**YOUR ASSIGNMENT**
Write out every entry exactly as it appears, omitting the pictures.

RAW DATA START

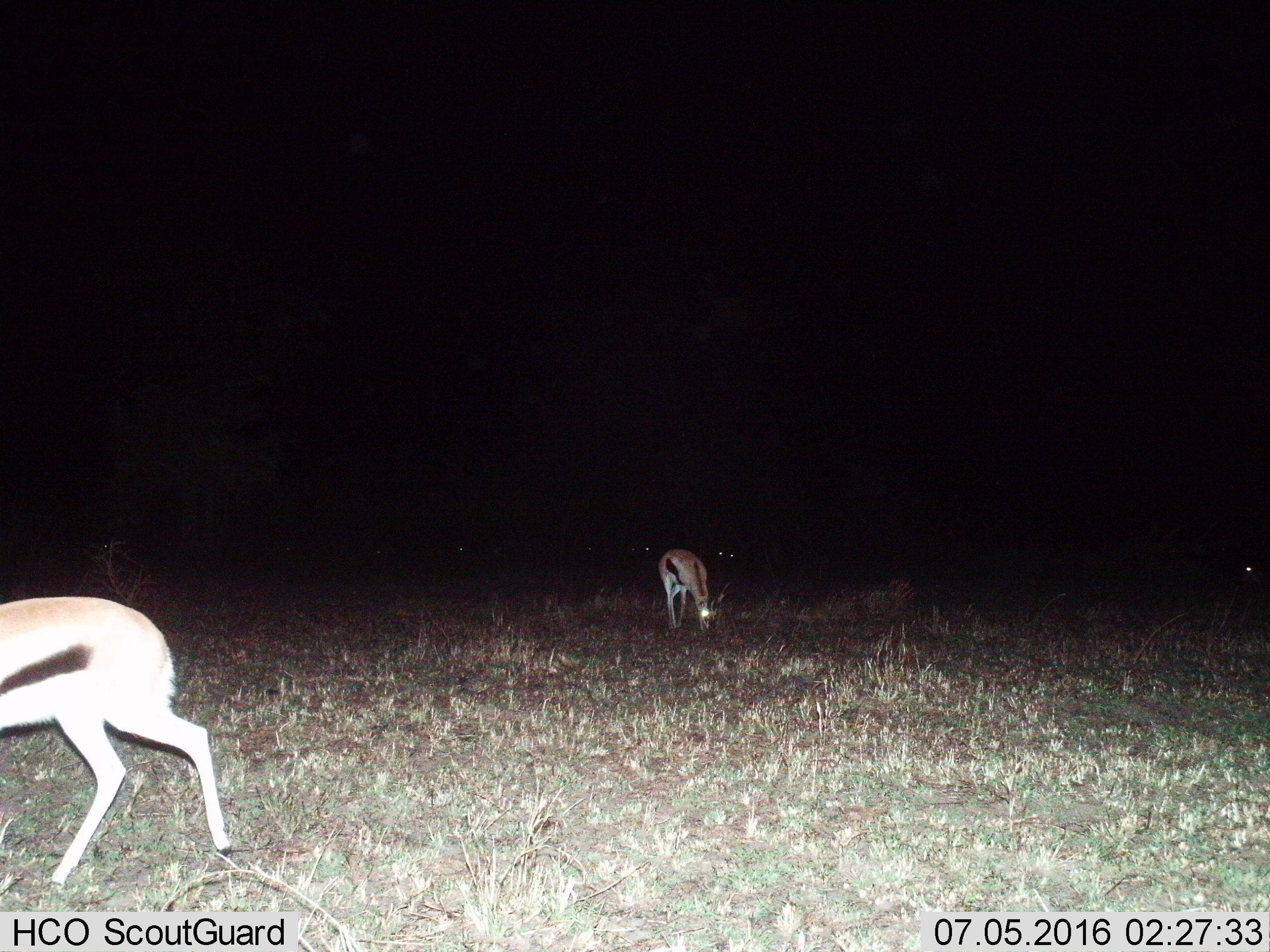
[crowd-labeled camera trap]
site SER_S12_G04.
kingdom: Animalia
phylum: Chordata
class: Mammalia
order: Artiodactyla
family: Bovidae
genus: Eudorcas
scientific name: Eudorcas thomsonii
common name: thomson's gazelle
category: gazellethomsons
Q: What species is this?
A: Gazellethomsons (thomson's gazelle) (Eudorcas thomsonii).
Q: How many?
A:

RAW DATA END

**ANSWER SECTION**
[crowd-labeled camera trap]
site SER_S12_G04.
kingdom: Animalia
phylum: Chordata
class: Mammalia
order: Artiodactyla
family: Bovidae
genus: Eudorcas
scientific name: Eudorcas thomsonii
common name: thomson's gazelle
category: gazellethomsons
Q: What species is this?
A: Gazellethomsons (thomson's gazelle) (Eudorcas thomsonii).
Q: How many?
A:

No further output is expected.